Project Summary
Most mammalian retrotransposons are strictly silenced in development and physiology, yet induction of
some retrotransposons can be observed during specific developmental processes. Interestingly, a portion
of the reactivated retrotransposons, particularly LTR retrotransposons, confer a gene regulatory role, at
least in part, by acting as alternative promoters to drive chimeric transcripts with proximal protein-coding
genes. Such retrotransposon promoters frequently alter gene structure and/or gene expression, yet their
functional importance remains largely unclear.

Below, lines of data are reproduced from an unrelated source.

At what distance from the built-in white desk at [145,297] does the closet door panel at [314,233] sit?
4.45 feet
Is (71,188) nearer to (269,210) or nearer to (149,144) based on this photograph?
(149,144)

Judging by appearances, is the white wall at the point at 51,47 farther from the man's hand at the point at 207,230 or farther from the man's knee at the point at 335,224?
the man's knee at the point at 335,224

Mammalian preimplantation embryos are an excellent experimental system to probe the functional
importance of retrotransposons. Dynamic induction of retrotransposons in preimplantation embryos have
been observed in all 8 mammalian species examined, and the global retrotransposon expression profiles
across mammalian species are similar. Using published single-cell RNA-seq data from mouse, human,
primate and livestock preimplantation embryos, we discovered hundreds of retrotransposon promoters,
which drive preimplantation-specific, proximal gene isoforms. Interestingly, most retrotransposon
sequences and integrations are species specific, yet many retrotransposon promoters yield gene
isoforms that encode evolutionarily conserved proteins. Hence, these data suggest that retrotransposon
promoters can regulate conserved protein sequences and bestow them with species-specific gene
regulation. One of such evolutionarily conserved retrotransposon driven gene isoform, Cdk2ap1¿N(MT2B2),
encodes an N-terminally truncated isoform for Cdk2ap1, a negative regulator for cell proliferation by
repressing Cdk2. Cdk2ap1¿N(MT2B2) is generated by an MT2B2 promoter, whose deletion in mice yield
reduced cell proliferation, impaired implantation and embryonic lethality. This is among the first study
demonstrating an essential function of a retrotransposon element in development. Here, we hypothesize
that retrotransposon-mediate gene regulation play an essential role in mammalian preimplantation
development. Using bioinformatics prediction combined with experimental validation, we propose to
comprehensively and accurately categorize retrotransposon-promoters in mouse, primate and livestock
preimplantation embryos, and elucidate the diverse molecular mechanisms for retrotransposon-mediated
gene regulation. Additionally, we will employ a highly efficient CRISPR technology, CRISPR-EZ, to
generate mouse deletion mutants for selected retrotransposon promoters or for the corresponding
canonical gene isoforms. We will compare the roles of retrotransposon-dependent gene isoform and the
canonical gene isoform, elucidate the molecular mechanisms of their action and explore the evolutionary
significance of such regulation. Taken together, these proposed studies will generate a comprehensive
atlas of retrotransposon-dependent gene regulation during preimplantation development, and provide a
new paradigm to investigate retrotransposon functions both computationally and experimentally.